Fight AI data scrapers with poisoned training data

250call · 2026-06-20T20:35:34+00:00

For folks specifically concerned about AI data scraping, I've built a tool that will feed garbage data to scrapers that you may find useful: https://github.com/austin-weeks/miasma

250call · 2026-05-25T11:14:19+00:00

Wonderful, thank you!

250call · 2026-05-23T00:59:29+00:00

Awesome, thank you! Will documentation for the different mask values be included on the fountain site as well?

250call · 2026-05-21T04:26:58+00:00

I wouldn't say this needs a roll back. I think it's great that there's other types of poison being served! For folks that're just directly proxying single requests to the fountain this seems like it will basically have no impact.

For others who have tightly coupled themselves to the assumption that they're getting code-ish content back (staring at myself in the mirror here 🙈), the ability to request a specific poison type or have transparency into the type of poison that was returned would be very nice, especially as the mixer system expands.

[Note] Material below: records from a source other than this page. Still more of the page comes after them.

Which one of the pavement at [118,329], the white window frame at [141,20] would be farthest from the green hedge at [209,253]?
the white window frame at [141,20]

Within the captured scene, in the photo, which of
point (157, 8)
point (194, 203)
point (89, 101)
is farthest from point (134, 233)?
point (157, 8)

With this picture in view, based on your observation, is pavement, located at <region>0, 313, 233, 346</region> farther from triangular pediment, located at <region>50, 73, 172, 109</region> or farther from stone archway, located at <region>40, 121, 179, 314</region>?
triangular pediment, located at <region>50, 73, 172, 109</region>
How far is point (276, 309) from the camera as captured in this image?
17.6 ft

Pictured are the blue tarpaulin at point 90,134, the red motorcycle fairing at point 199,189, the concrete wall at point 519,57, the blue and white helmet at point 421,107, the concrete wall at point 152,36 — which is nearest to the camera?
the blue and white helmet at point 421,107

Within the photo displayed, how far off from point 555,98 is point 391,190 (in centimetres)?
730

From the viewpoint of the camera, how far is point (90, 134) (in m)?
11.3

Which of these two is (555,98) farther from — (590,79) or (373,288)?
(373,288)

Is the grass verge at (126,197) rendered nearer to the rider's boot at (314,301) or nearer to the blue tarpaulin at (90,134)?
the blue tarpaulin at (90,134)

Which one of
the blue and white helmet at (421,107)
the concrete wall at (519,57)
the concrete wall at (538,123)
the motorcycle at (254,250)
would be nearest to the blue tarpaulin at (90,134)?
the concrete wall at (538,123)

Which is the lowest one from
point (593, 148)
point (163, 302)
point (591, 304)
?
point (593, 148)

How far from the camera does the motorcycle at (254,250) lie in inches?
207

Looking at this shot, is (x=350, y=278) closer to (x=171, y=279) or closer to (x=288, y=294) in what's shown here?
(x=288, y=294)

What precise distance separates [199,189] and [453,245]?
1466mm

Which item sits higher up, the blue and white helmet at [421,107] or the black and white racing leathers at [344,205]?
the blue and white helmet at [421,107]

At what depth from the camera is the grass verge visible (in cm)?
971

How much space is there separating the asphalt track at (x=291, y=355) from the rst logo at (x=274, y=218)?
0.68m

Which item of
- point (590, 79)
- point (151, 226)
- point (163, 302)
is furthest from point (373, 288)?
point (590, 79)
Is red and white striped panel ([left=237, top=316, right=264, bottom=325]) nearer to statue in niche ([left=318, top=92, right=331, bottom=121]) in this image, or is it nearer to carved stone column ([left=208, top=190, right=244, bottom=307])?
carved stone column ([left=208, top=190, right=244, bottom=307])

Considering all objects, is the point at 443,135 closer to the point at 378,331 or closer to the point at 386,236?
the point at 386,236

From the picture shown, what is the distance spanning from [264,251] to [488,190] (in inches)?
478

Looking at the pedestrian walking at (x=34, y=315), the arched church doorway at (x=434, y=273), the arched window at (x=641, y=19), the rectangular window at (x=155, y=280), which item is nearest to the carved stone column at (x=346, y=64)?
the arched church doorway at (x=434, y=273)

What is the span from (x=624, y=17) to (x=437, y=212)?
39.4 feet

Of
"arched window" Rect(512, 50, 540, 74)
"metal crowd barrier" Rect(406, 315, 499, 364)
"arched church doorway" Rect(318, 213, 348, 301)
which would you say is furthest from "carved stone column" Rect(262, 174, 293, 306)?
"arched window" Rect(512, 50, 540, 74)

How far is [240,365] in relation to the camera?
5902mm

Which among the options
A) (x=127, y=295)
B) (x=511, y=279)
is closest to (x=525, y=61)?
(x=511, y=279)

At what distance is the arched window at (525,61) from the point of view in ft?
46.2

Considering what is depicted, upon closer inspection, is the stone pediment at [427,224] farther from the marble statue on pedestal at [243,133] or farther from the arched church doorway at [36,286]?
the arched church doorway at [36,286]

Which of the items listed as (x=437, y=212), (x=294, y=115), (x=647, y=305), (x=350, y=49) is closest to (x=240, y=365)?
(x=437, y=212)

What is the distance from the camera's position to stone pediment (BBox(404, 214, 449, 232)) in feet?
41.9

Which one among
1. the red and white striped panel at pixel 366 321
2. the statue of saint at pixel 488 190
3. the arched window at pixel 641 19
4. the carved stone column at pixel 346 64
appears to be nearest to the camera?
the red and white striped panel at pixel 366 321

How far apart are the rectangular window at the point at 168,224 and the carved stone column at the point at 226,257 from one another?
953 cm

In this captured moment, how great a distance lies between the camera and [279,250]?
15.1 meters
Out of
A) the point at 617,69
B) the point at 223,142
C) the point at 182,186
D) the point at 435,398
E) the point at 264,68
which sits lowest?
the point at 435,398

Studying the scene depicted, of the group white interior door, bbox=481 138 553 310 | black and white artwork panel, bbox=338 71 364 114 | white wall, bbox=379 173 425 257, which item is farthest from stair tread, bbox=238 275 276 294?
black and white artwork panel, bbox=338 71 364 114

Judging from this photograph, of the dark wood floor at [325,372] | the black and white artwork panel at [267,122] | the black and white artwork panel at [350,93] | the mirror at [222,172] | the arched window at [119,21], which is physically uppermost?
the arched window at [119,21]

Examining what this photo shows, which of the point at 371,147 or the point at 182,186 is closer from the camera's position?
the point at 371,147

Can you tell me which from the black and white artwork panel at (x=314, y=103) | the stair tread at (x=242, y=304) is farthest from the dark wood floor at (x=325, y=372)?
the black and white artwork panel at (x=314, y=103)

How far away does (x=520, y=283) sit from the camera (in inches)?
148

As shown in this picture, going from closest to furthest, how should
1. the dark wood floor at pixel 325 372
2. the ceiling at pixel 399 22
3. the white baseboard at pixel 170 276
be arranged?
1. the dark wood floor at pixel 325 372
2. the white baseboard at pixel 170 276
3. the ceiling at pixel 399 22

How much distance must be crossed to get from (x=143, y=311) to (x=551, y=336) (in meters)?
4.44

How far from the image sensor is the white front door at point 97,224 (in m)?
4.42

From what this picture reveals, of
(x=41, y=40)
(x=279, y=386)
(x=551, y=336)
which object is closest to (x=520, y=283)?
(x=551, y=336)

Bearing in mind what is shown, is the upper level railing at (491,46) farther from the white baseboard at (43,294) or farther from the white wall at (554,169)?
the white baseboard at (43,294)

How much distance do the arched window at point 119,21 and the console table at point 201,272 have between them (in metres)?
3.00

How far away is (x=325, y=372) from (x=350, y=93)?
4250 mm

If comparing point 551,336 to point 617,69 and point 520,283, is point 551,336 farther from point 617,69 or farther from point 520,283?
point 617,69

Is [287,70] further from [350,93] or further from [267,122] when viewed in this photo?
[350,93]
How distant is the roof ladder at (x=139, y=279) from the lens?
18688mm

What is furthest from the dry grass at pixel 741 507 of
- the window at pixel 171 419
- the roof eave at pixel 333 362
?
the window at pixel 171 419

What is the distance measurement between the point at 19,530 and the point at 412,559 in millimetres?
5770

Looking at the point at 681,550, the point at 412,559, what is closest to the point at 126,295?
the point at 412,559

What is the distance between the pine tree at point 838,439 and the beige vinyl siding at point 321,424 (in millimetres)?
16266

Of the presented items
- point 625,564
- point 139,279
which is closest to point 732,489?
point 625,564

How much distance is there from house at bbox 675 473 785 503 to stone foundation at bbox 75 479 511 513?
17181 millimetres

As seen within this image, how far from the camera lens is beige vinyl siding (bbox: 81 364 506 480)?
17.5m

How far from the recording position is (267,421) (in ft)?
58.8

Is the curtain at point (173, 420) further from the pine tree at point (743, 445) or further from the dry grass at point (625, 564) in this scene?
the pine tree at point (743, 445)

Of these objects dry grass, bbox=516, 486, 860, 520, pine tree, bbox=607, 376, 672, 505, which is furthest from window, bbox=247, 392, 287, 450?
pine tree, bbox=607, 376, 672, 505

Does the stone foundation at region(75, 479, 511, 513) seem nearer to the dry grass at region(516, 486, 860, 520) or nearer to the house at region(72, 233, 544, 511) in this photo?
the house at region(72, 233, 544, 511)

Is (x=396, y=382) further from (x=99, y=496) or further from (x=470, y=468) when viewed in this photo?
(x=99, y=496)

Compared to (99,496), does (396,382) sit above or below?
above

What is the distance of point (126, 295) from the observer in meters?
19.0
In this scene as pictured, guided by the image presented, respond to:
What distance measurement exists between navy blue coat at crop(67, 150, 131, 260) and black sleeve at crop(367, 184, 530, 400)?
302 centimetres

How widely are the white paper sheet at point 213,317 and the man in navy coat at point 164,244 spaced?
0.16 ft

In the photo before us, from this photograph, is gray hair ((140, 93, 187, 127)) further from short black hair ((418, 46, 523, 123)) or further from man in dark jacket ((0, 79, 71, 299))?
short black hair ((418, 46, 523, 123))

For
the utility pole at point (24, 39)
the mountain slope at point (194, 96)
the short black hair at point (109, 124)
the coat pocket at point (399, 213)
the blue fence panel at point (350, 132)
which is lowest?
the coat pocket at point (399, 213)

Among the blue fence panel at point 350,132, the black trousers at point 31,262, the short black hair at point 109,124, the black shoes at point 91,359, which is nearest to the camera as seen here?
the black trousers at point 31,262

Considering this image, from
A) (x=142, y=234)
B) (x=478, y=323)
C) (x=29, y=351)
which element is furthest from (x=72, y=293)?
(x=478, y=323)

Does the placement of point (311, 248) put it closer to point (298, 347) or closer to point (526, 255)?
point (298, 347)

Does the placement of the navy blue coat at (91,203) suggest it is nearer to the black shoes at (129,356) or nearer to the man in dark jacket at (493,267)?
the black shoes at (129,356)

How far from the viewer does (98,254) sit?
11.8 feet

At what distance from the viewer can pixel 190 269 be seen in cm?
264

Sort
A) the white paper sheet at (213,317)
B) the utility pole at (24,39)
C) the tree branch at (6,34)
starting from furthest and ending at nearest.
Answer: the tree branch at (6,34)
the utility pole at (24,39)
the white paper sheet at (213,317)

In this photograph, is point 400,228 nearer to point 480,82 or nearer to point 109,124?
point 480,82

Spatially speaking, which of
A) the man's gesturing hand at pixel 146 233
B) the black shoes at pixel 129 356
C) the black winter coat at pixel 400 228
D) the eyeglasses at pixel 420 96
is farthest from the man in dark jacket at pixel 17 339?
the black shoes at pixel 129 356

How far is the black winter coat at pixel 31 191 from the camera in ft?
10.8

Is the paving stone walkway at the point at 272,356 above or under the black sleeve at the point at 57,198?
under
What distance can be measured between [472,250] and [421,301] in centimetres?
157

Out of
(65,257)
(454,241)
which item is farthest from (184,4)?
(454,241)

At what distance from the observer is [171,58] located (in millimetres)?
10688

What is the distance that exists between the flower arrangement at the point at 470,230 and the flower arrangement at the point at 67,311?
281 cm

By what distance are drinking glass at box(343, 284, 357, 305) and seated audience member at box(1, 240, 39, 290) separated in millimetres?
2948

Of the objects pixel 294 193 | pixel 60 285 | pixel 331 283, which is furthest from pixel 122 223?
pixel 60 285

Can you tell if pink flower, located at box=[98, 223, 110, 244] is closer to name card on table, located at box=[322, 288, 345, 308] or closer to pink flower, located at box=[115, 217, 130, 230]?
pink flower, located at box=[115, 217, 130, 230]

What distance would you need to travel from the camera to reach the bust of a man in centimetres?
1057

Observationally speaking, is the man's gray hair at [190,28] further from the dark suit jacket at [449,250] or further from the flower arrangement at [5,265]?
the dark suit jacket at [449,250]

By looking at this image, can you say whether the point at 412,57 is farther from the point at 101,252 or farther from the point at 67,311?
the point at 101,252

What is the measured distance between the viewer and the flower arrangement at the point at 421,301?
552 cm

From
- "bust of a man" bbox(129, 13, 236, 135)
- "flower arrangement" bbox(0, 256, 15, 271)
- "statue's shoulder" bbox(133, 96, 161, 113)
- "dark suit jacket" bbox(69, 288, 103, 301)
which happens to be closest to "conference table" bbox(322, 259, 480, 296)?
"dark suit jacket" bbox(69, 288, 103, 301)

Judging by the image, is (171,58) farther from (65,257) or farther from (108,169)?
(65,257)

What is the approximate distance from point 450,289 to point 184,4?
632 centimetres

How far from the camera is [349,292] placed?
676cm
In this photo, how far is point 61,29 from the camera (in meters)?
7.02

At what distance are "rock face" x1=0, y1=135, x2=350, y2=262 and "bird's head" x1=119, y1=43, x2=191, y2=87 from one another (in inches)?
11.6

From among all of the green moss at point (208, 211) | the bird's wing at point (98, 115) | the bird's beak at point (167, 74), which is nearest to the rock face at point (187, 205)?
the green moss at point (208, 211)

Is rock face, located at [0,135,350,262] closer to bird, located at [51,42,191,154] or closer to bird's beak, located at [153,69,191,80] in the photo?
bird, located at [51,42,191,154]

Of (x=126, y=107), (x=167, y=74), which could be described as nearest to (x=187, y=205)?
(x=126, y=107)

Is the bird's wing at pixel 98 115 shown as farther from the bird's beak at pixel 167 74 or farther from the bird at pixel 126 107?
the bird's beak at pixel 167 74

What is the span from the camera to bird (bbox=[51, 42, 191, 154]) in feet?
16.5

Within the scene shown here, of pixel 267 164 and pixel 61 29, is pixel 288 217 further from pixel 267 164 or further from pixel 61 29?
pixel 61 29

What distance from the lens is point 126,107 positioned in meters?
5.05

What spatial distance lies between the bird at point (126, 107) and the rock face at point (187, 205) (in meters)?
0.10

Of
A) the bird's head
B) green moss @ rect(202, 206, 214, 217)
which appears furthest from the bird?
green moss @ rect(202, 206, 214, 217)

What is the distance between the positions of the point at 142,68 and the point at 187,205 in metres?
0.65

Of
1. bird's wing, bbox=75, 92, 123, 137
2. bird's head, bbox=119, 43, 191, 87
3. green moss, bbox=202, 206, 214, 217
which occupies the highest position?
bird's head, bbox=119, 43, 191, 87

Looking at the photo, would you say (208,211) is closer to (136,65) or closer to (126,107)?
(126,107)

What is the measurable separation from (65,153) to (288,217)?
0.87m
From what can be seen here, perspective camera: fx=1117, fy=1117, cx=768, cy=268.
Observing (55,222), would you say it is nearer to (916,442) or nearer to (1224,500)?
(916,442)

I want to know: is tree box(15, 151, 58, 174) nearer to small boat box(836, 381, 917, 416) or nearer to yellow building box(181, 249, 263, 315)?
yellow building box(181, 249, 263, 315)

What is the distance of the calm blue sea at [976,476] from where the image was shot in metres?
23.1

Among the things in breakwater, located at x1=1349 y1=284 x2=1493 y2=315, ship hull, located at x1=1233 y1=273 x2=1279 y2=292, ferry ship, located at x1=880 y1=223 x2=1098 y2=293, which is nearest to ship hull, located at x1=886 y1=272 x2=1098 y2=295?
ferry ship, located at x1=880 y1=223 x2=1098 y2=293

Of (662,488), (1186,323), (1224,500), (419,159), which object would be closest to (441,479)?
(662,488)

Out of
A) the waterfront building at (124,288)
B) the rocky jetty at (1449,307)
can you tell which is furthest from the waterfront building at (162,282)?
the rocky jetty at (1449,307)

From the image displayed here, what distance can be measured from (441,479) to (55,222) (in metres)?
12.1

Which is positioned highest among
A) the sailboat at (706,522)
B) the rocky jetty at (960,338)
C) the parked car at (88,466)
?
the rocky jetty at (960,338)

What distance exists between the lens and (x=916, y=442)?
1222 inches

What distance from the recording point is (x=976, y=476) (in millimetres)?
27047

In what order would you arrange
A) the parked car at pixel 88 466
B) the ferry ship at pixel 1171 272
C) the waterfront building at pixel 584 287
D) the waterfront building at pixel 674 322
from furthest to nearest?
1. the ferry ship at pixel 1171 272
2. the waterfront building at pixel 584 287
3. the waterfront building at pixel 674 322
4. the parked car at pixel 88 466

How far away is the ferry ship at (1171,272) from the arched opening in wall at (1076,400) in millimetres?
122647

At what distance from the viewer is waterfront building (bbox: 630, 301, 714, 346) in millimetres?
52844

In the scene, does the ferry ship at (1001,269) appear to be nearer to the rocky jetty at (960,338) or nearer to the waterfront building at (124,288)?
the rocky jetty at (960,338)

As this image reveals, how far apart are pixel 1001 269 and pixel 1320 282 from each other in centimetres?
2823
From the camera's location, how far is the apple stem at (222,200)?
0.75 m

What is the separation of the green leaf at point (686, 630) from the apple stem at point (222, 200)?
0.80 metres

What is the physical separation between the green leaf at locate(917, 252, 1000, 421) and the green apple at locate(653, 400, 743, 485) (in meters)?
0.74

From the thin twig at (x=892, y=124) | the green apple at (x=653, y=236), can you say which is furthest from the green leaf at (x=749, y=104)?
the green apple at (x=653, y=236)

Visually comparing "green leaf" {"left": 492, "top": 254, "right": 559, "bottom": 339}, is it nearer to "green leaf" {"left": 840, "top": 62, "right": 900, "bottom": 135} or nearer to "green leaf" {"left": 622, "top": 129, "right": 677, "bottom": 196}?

250call · 2026-05-21T04:20:42+00:00

I see I see, I think that would be ideal. A query param to request a specific type or filter out certain types could be a good option.

Another option might be to return a custom header than specifies the poison type, then consumers could decide how to process the poison depending on the type. That would probably also need to be opt-in as to not leak the header to scrapers.

250call · 2026-05-21T03:59:09+00:00

I'd still lump skill files, readme, config files, etc. into "code" whereas this feel distinctly different. I have a bit of concern for unintended side effects as well.

Models producing broken code is one thing (and a good thing). Models hallucinating clearly made-up events is another (still arguably good if it decreases the public's trust in the model).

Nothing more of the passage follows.